February 28, 2005—A physicians group on Monday warned lawmakers to move cautiously on proposals to link Medicare payment for doctors' services to their performance on measures of quality of care, saying that many physicians are not ready for such a change.
The Alliance of Specialty Medicine, a coalition of 13 medical groups representing more than 200,000 specialty physicians, also urged Congress to take steps this year to avert scheduled annual payment cuts of approximately 5 percent between 2006 and 2013.
At a Capitol Hill briefing, Alliance representatives responded to recent recommendations from the Medicare Payment Advisory Commission concerning both the sustainable growth rate (SGR) formula, which is used to determine pay increases for Medicare physicians, and the "pay-for-performance" initiative.
Among the problems with the current SGR formula, speakers said, is that it is based on changes in the gross domestic product rather than changes in beneficiaries' need for medical services. Another problem with the SGR is that it fails to account for price inflation when adjusting for the cost of providing services.
The SGR also includes Medicare-covered drugs and other services, the cost of which physicians cannot control. Removing those elements from the SGR would help make the formula more equitable, the group claims.
MedPAC has raised concerns about the SGR as a volume control mechanism and has recommended its elimination.
In testimony presented Feb. 10 to the House Ways and Means Health Subcommittee, MedPAC chairman Glenn M. Hackbarth said that instead of relying on a formula "MedPAC recommends a different course—one that involves explicit consideration of Medicare program objectives and differentiating among physicians."
Yearly payment updates should ensure that physician payments are adequate to maintain Medicare beneficiaries' access to care and the growth in the volume of physician services should be addressed directly, Hackbarth testified.
MedPAC has also endorsed linking physicians' Medicare reimbursements to the quality of care they provide.
Instituting pay-for-performance now could be problematic, the Alliance said, because it could not be applied equitably to all services.
While physicians are interested in improving quality, not all physicians are ready to do that through pay-for-performance, said Nancey McCann, chair of the Alliance's Medicare Working Group.
Not all fields have equal experience in pay-for-performance testing, she said.

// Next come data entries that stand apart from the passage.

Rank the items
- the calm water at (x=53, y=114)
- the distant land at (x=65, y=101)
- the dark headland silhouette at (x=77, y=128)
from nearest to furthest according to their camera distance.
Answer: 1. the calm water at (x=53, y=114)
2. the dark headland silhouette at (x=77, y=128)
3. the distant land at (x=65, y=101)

While some large primary care practices have begun demonstrations and some specialties, such as thoracic surgery, have experience in that area, other smaller physician practices have not.
Instituting pay-for-performance measures in hospitals is far different than physicians offices, McCann said, due to vast differences in numbers (6,000 hospitals vs. 800,000 physicians) and procedures (10 measures in hospitals vs. almost 10,000 different procedures for physicians).
McCann said lawmakers are looking carefully at implementing pay-for-performance measures this year, noting the Ways and Means Health Subcommittee hearing and future hearings before the Senate Finance Committee.
McCann also predicted while Congress would take action this year to advert a scheduled cut in physician payments, it was unclear whether lawmakers would seek to overhaul the SGR or instead opt for a short-term fix.
In the Medicare drug bill (PL 108-173), for example, Congress dumped scheduled physician payment cuts and substituted a 1.5 percent payment increase in 2004 and 2005.
McCann is hoping for a broader overhaul of the payment system. "Every time they do that (limited solution) it compounds the problem," she said.